Hamburg. Er war Autor, Übersetzer, Erbe, Schauspieler, Vortragskünstler und ein Original. Er starb im Alter von 70 Jahren in Hamburg.
Gewiss, Harry Rowohlt war Erbe eines bedeutenden Verlages. Aber er war auch viel mehr: Autor, genialer, vielfach preisgekrönter Übersetzer von rund 200 Büchern, Vortragskünstler. Und sein Löwenkopf mit dem gewaltigen Karl-Marx-Bart prädestinierte ihn förmlich dazu, rund 20 Jahre lang den Penner in der „Lindenstraße“ zu spielen, eine Wunschrolle. Auf die Frage, ob er jemals einen anderen Beruf haben wollte, hat Rowohlt mal geantwortet: „Ich habe doch fast alle Berufe.“ Man darf nicht vergessen, dass er nicht nur der Sohn des Verlegers Ernst Rowohlt war, sondern auch der Sohn einer Schauspielerin, Maria Pierenkämper. Harry lag das Schauspieltalent im Blut. Zur Mutter und zum Vater hatte er allerdings ein schwieriges Verhältnis. Jetzt ist Harry Rowohlt, der seit 2007 an der Nervenkrankheit Polyneuropathie litt, im Alter von 70 Jahren in seiner Eppendorfer Wohnung gestorben.

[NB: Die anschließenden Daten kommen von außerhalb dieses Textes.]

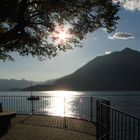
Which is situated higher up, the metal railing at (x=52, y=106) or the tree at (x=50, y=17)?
the tree at (x=50, y=17)

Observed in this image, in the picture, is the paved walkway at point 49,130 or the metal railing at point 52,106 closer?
the paved walkway at point 49,130

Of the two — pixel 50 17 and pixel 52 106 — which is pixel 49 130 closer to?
pixel 50 17

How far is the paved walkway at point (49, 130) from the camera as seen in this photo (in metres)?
13.9

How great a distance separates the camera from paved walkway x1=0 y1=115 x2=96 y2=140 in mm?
13938

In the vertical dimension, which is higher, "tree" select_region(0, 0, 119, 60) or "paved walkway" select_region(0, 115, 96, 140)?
"tree" select_region(0, 0, 119, 60)

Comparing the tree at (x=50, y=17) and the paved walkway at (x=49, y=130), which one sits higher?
the tree at (x=50, y=17)

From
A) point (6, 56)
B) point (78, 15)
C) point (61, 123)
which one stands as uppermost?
point (78, 15)

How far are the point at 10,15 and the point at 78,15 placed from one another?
129 inches

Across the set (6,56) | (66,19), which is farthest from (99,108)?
(6,56)

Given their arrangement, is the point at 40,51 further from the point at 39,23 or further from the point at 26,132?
the point at 26,132

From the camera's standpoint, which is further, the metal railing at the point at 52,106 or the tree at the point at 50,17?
the metal railing at the point at 52,106

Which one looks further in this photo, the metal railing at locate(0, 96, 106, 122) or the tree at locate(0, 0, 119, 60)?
the metal railing at locate(0, 96, 106, 122)

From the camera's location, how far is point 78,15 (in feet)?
50.4

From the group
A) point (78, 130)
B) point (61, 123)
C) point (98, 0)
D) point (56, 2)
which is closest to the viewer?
point (56, 2)
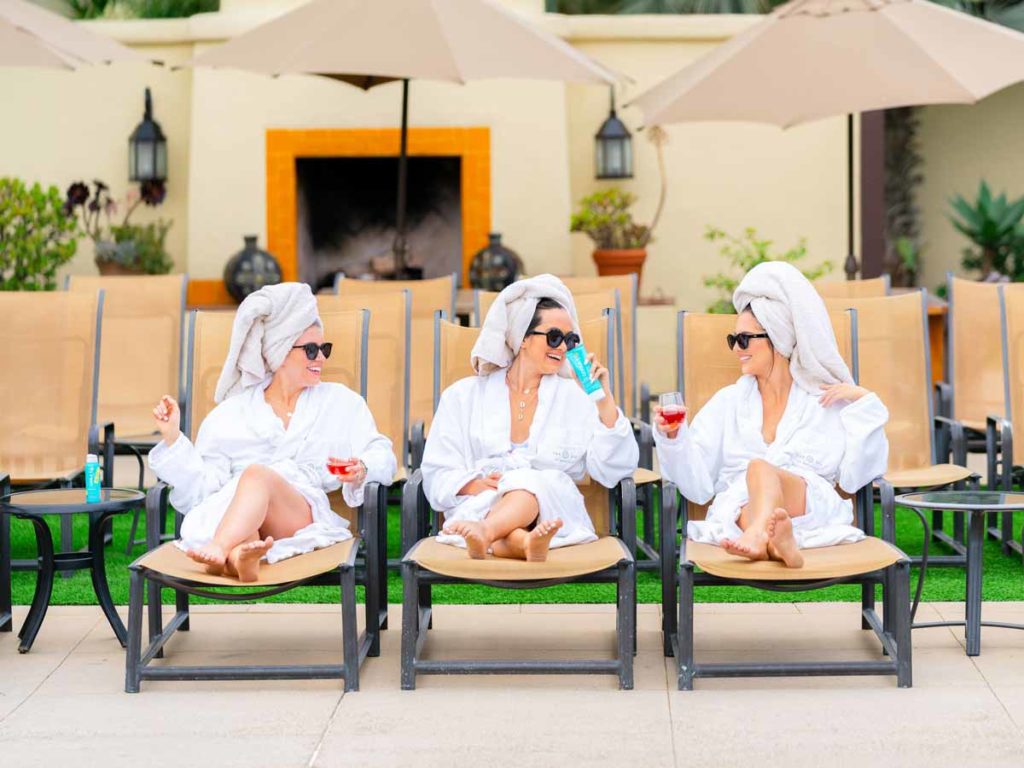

Geboren wurde er im März 1945 in der Hochallee 1, im Luftschutzkeller als Zehnmonatskind und mit dem Namen Harry Rupp (den Weg von Hamburg 13 nach Eppendorf bezeichnete er einmal als „leichten Abstieg, aber noch nicht die schiefe Bahn“). Seine Mutter war da noch mit dem Kunstmaler Hans Rupp verheiratet. „Meine Mutter war Schauspielerin, da bin ich ihr immer von Engagement zu Engagement nachgefolgt und war manchmal auch bei Freunden ausgelagert,“ hat Rowohlt mal erzählt. Mit vier Jahren konnte Harry lesen. Später einmal, als er in Dylan Thomas’ Hörspiel „Under the Milkwood“ vertieft war, hat sein Vater geschimpft: „Typisch, ‘ne Fünf in Mathe, aber Mischwald lesen.“ Und das in einer Verlegerfamilie! „Mein Vater litt an einer milden Form der Legasthenie.“ Das sind so Anekdoten, von denen Harry Rowohlts Leben voll war. Und die er brummend und effektvoll erzählen konnte. Etwa aus seiner Schulzeit: „Ich bin immer wieder zum Klassensprecher gewählt worden, weil ich der Einzige war, der von einer Schülerratsversammlung, die zehn Minuten gedauert hatte, 40 Minuten berichten konnte.“
Harry hatte einen unglaublich trockenen Witz. Gelacht hat er so gut wie nie, aber wer ihn traf, hat ihn geradezu belauert, ob, wann und wie man etwas Komisches aus ihm rauskitzeln konnte. Meist ging es ja schon von alleine los. Harry war ein Unterhaltungstier. Aber keine Rampensau, denn die Öffentlichkeit suchte er nicht. „Hier im Viertel lauf’ ich immer zickzack. Nicht weil ich besoffen bin, sondern weil ich den Leuten ständig ausweiche“, hat er erklärt. In Eppendorf konnte man ihn viele Jahre lang trotzdem treffen. Nicht nur in Kneipen. Mit einem Korb ging er über den Isemarkt, um einzukaufen.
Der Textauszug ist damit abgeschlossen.